Bunun karşısında Doğu felsefesinde yaşamın görünen ve görünmeyen yüzüne inanmaktan bahseder.
“Biz, dayanılmaz acıları, coşkulu sevinçleri, tehlikeleri, güvenli sığınakları, tez ve anti-tezleriyle bu anlaşılmaz ve büyüleyici yaşamın kendi beyin yapımızın ve kullanabildiğimiz yöntemlerin çok dışında bir sistem tarafından yönetildiğini biliriz.”
Bu bağlamda bir Tanrı’ya inanmak ve Tanrı’nın yasalarını kabul etmek Doğu felsefesi için vazgeçilebilir bir durum değildir. Doğu kişinin manevi olana yönelerek problemlerine çözüm bulacağına inanır ve inanma duygusu kişiyi daha ümitli bir hale getirir.

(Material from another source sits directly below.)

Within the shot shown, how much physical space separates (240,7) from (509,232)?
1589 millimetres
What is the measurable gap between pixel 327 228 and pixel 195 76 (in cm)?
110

Doğu dinleri kişilerin başkalarına zarar verecek eylemlerden kaçınmalarını emreder.
Buna gore insan bir iş yapacakken iyi bir şey mi kötü bir şey mi olduğuna karar vererek hareket edebilir.
Bu mantıkla bireye veya topluma, ya da çevreye verilmiş herhangi bir zarar kaderci bir zihniyetle açıklanamaz.
Doğu toplumlarında kişinin kendi eylemlerinin sonucunu hesap ederek ve neticesinde de hesap vereceğini düşünerek yaşaması esastır.
Yeryüzünde meydana gelen facialar deterministik bir bakış açısıyla açıklanmaz. Çevresinde olup biten olaylarda bir payı olup olmadığını sorgular.
İnsan, irade edebildiği kadar insandır.
Doğuda insanın özgür olduğunu, bağımsız olduğunu teslim etmiş olması çok önemli, bu anlayış, insana duyulan güven onu tensel ve ruhsal –maddi ve manevi- dayatmalara karşı durmak üzere yüreklendirir ” Böyle bir insan dünyadaki her şeye karşı içinde bir sorumluluk hisseder. İnsanın nesneleşmesinin önüne geçer.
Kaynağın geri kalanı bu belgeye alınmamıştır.